··· DATA FOR THE TASK

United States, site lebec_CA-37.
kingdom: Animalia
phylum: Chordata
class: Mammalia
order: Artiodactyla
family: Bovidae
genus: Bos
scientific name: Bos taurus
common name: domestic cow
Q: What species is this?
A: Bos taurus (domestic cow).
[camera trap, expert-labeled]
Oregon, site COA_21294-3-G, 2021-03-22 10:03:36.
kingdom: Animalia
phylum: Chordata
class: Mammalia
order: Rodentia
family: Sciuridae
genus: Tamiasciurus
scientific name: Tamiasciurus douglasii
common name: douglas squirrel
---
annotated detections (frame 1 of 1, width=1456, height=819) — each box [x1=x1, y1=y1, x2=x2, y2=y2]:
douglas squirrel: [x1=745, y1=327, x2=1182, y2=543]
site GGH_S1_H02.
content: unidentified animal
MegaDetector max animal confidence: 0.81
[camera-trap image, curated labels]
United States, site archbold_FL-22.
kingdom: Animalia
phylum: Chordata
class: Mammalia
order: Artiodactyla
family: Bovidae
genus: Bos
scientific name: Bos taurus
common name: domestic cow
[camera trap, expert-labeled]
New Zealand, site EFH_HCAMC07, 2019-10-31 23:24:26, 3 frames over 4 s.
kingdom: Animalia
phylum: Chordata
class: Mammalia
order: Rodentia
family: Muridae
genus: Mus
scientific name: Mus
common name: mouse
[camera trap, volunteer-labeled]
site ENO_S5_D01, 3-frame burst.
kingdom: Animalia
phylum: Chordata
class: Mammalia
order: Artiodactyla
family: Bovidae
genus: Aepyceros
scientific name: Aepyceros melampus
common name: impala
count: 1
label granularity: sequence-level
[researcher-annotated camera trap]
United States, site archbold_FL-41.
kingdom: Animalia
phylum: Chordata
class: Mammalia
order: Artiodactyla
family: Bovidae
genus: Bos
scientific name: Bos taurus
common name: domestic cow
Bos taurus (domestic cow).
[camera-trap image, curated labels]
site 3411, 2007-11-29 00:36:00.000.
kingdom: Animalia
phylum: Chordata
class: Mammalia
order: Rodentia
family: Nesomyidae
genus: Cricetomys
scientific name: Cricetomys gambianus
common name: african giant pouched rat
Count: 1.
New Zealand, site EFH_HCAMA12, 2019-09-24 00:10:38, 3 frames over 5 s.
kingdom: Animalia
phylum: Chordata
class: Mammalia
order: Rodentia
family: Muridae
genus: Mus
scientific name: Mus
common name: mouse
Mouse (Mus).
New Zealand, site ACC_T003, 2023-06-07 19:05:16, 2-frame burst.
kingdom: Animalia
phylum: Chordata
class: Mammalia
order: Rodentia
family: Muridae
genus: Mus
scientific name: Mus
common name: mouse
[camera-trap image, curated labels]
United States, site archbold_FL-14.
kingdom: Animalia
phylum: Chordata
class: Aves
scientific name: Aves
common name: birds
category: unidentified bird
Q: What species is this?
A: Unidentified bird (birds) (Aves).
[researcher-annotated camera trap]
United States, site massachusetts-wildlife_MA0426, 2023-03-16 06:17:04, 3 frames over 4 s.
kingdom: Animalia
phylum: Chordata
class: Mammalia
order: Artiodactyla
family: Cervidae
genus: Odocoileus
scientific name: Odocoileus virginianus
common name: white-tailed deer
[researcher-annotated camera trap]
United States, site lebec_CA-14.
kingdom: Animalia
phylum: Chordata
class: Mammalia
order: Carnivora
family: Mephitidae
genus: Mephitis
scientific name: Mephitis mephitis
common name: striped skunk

······

■ PROBLEM DESCRIPTION ■
Transcribe the records from their first line. Stop after the line with "genus: Tamiasciurus", including it.

■ ANSWER TO THE PROBLEM ■
United States, site lebec_CA-37.
kingdom: Animalia
phylum: Chordata
class: Mammalia
order: Artiodactyla
family: Bovidae
genus: Bos
scientific name: Bos taurus
common name: domestic cow
Q: What species is this?
A: Bos taurus (domestic cow).
[camera trap, expert-labeled]
Oregon, site COA_21294-3-G, 2021-03-22 10:03:36.
kingdom: Animalia
phylum: Chordata
class: Mammalia
order: Rodentia
family: Sciuridae
genus: Tamiasciurus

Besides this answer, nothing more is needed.